Goal -> Transcribe each line exactly.
>> START Given data
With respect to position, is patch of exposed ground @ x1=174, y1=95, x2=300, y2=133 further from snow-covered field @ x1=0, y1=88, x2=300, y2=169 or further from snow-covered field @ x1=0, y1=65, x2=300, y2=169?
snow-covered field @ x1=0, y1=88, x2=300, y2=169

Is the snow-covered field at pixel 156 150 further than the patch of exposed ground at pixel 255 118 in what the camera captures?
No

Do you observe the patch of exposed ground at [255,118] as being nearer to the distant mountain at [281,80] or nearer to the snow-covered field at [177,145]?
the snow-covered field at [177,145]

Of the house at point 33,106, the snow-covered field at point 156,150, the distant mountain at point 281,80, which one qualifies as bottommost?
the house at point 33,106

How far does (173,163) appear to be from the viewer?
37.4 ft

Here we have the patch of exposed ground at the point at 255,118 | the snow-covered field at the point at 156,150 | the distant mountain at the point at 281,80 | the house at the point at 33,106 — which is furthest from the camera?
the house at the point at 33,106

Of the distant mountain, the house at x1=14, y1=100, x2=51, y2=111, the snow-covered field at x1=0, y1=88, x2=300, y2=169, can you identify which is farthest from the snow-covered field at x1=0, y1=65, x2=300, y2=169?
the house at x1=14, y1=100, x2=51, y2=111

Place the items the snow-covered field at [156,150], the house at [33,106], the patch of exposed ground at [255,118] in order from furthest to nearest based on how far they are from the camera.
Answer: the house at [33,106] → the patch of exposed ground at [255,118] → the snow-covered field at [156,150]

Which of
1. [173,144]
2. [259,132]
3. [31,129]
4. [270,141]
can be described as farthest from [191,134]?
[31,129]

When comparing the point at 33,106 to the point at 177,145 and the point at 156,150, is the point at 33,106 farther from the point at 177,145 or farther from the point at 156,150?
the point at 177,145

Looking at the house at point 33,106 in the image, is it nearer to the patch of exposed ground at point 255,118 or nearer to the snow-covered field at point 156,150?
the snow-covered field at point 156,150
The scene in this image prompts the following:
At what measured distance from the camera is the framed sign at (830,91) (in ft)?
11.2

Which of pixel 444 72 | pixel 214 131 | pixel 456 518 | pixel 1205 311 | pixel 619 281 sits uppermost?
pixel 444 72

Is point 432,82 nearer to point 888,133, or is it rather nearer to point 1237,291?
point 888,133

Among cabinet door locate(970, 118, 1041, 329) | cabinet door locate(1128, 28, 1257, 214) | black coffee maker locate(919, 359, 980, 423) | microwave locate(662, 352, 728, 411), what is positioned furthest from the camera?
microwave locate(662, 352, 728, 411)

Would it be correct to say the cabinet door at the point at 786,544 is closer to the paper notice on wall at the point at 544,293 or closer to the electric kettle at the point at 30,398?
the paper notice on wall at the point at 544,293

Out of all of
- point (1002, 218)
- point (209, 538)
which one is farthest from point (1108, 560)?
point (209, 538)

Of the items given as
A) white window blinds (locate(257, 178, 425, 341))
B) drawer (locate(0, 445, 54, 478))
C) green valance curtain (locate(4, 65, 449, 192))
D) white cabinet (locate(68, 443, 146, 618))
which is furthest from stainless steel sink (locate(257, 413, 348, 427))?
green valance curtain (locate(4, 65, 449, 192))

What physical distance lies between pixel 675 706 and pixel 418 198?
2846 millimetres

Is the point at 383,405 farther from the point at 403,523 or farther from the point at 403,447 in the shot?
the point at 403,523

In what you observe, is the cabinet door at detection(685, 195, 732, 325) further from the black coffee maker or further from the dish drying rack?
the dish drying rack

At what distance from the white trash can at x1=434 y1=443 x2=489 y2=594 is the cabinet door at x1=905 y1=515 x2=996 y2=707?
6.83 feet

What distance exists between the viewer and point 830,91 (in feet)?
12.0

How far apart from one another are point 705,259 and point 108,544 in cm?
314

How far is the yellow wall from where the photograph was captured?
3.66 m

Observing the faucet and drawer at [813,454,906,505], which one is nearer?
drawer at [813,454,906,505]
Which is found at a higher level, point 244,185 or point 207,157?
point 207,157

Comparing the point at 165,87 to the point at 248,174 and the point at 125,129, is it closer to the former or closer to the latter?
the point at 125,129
>> END Given data
Response to the task ->
With respect to position, is patch of exposed ground @ x1=174, y1=95, x2=300, y2=133 further from snow-covered field @ x1=0, y1=88, x2=300, y2=169 or further from snow-covered field @ x1=0, y1=65, x2=300, y2=169?
snow-covered field @ x1=0, y1=88, x2=300, y2=169

Is the snow-covered field at pixel 156 150 further than the patch of exposed ground at pixel 255 118 in what the camera captures?
No

Do you observe the patch of exposed ground at [255,118] as being nearer to the distant mountain at [281,80] or nearer to the snow-covered field at [177,145]?
the snow-covered field at [177,145]

Of the house at point 33,106, the snow-covered field at point 156,150, the distant mountain at point 281,80, which one qualifies as bottommost?
the house at point 33,106

How far does (173,163) appear to be from the viewer?
37.4 ft

Here we have the patch of exposed ground at the point at 255,118 | the snow-covered field at the point at 156,150 | the distant mountain at the point at 281,80 | the house at the point at 33,106 — which is furthest from the camera?
the house at the point at 33,106

Of the distant mountain, the house at x1=14, y1=100, x2=51, y2=111, the snow-covered field at x1=0, y1=88, x2=300, y2=169, can you identify which is farthest from the snow-covered field at x1=0, y1=65, x2=300, y2=169?
the house at x1=14, y1=100, x2=51, y2=111

Place the items the snow-covered field at [156,150], the house at [33,106], the patch of exposed ground at [255,118] in order from furthest to nearest based on how far they are from the camera.
Answer: the house at [33,106] → the patch of exposed ground at [255,118] → the snow-covered field at [156,150]

Which of
1. [173,144]
2. [259,132]
3. [31,129]
4. [270,141]
can be described as farthest from [191,134]?
[31,129]

When comparing the point at 33,106 to the point at 177,145 and the point at 156,150, is the point at 33,106 farther from the point at 177,145 or farther from the point at 156,150?
the point at 177,145

Looking at the house at point 33,106 in the image, is it nearer to the patch of exposed ground at point 255,118 or nearer to the snow-covered field at point 156,150?
the snow-covered field at point 156,150
The scene in this image prompts the following:
At what measured distance from the camera is the framed sign at (830,91) (in ft)?
11.2

Which of pixel 444 72 | pixel 214 131 | pixel 456 518 | pixel 1205 311 | pixel 619 281 sits uppermost?
pixel 444 72

Is point 432,82 nearer to point 888,133, or is it rather nearer to point 1237,291?
point 888,133

Among cabinet door locate(970, 118, 1041, 329) | cabinet door locate(1128, 28, 1257, 214) | black coffee maker locate(919, 359, 980, 423) | microwave locate(662, 352, 728, 411), what is positioned furthest from the camera?
microwave locate(662, 352, 728, 411)

Would it be correct to say the cabinet door at the point at 786,544 is closer to the paper notice on wall at the point at 544,293 or closer to the electric kettle at the point at 30,398?
the paper notice on wall at the point at 544,293

Out of all of
- point (1002, 218)
- point (209, 538)
which one is farthest from point (1108, 560)?
point (209, 538)

Of the items given as
A) white window blinds (locate(257, 178, 425, 341))
B) drawer (locate(0, 445, 54, 478))
C) green valance curtain (locate(4, 65, 449, 192))
D) white cabinet (locate(68, 443, 146, 618))
which is furthest from stainless steel sink (locate(257, 413, 348, 427))?
green valance curtain (locate(4, 65, 449, 192))

What physical distance lies between pixel 675 706 and pixel 418 198?
2846 millimetres

Is the point at 383,405 farther from the point at 403,523 or farther from the point at 403,447 in the shot?
the point at 403,523

In what you observe, is the cabinet door at detection(685, 195, 732, 325) further from the black coffee maker or further from the dish drying rack?
the dish drying rack

At what distance from the white trash can at x1=434 y1=443 x2=489 y2=594 is the cabinet door at x1=905 y1=515 x2=996 y2=707?
6.83 feet

What distance exists between the viewer and point 830,91 (in feet)?
12.0

How far apart from one another are point 705,259 and point 108,544 in cm?
314

How far is the yellow wall from where the photograph was captured?
3.66 m

Observing the faucet and drawer at [813,454,906,505], which one is nearer?
drawer at [813,454,906,505]
Which is found at a higher level, point 244,185 or point 207,157?
point 207,157

Comparing the point at 165,87 to the point at 248,174 and the point at 125,129, is it closer to the former or closer to the latter?
the point at 125,129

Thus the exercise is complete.